Reproduce only the lines below from the line containing "Used Volkswagen Teramont" to the line containing "Leather Sexy Brief Victoria's", exactly as written, with both end lines kept. Omit the pictures.

(Data shown Opens)

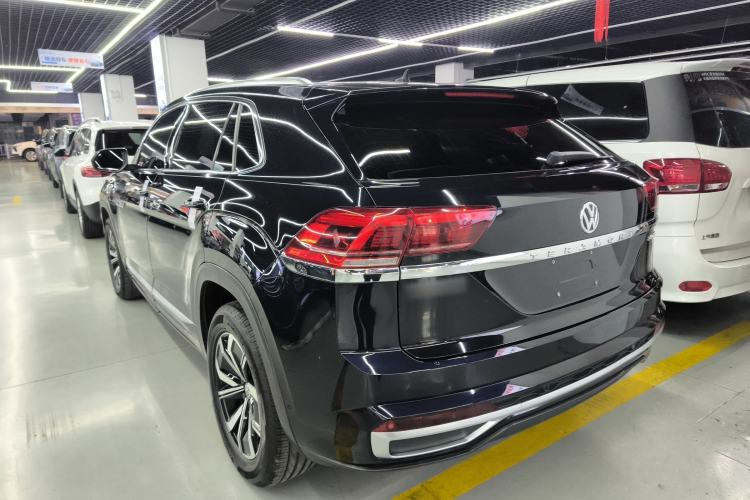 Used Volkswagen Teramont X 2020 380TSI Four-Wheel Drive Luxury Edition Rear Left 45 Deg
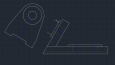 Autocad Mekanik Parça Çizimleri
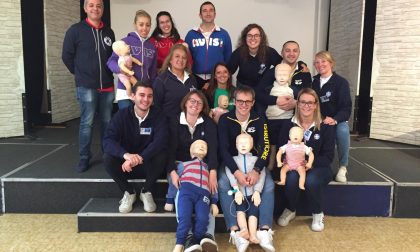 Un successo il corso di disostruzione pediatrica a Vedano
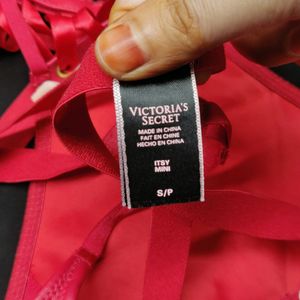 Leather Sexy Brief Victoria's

(Data shown Closes)
(Data shown Opens)

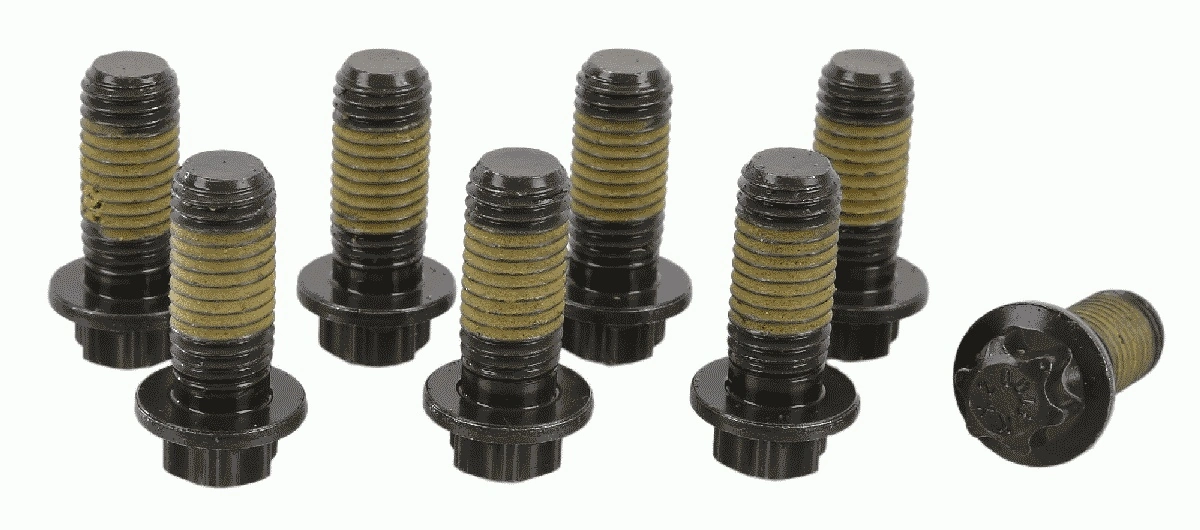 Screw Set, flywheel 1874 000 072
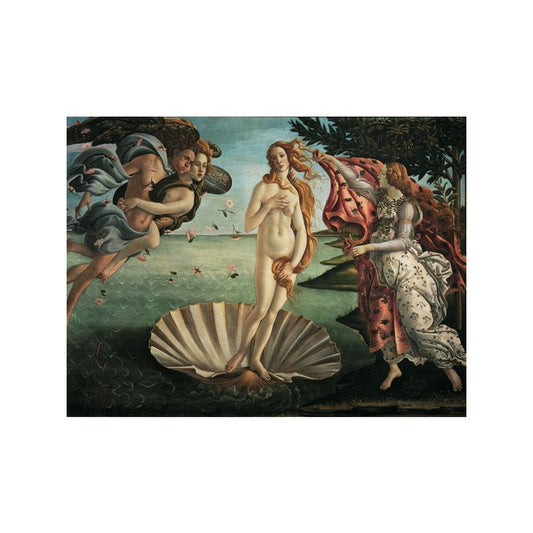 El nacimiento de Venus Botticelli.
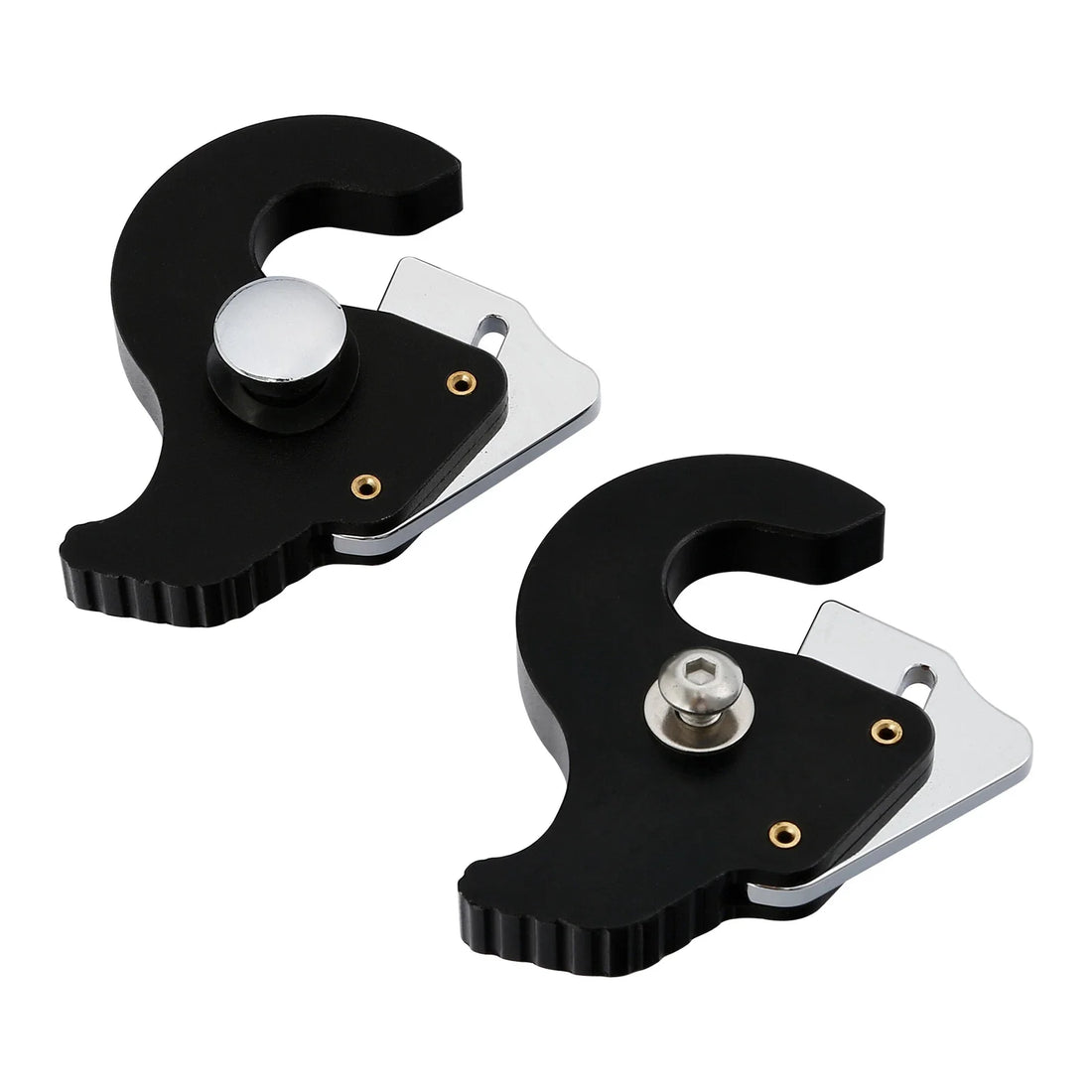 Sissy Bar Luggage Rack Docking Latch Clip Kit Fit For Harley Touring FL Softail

(Data shown Closes)
(Data shown Opens)

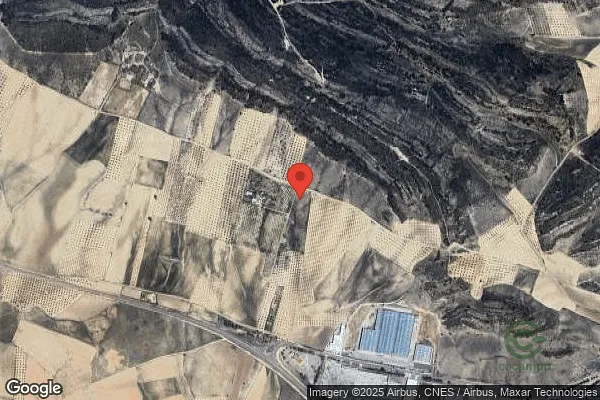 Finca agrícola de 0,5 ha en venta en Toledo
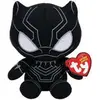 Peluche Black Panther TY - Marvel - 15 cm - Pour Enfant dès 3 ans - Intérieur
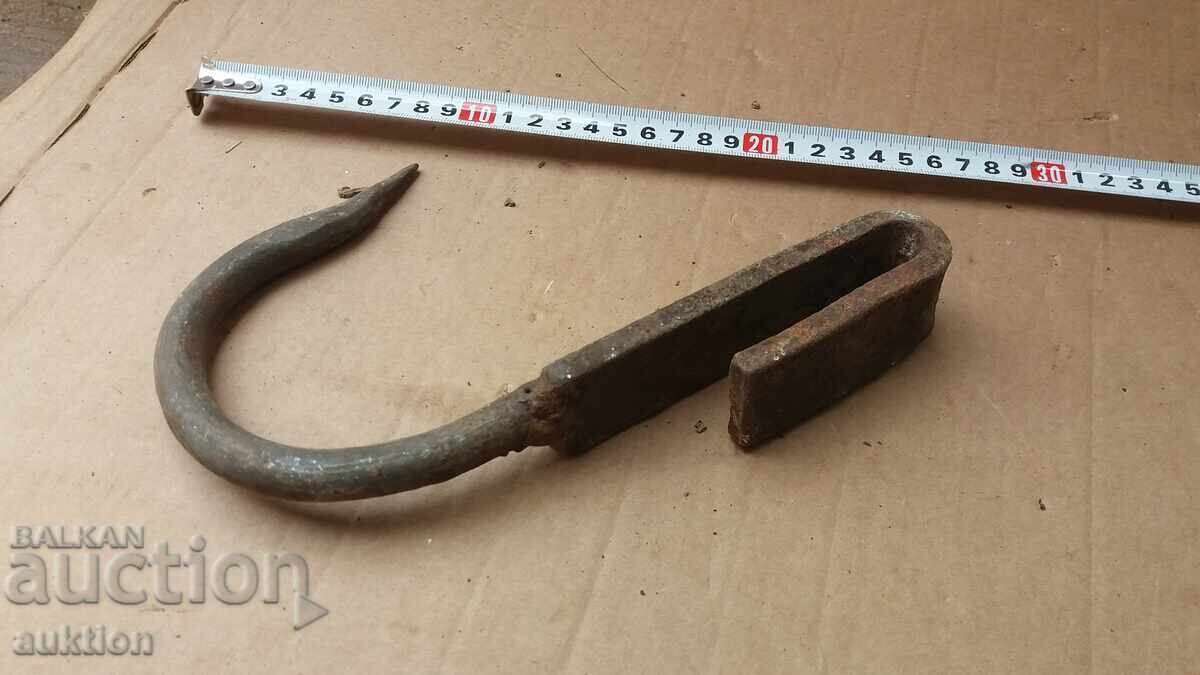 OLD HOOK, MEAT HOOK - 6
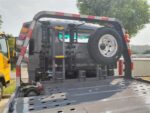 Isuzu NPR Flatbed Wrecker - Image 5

(Data shown Closes)

> **Reply to the task**
 Used Volkswagen Teramont X 2020 380TSI Four-Wheel Drive Luxury Edition Rear Left 45 Deg
 Autocad Mekanik Parça Çizimleri
 Un successo il corso di disostruzione pediatrica a Vedano
 Leather Sexy Brief Victoria's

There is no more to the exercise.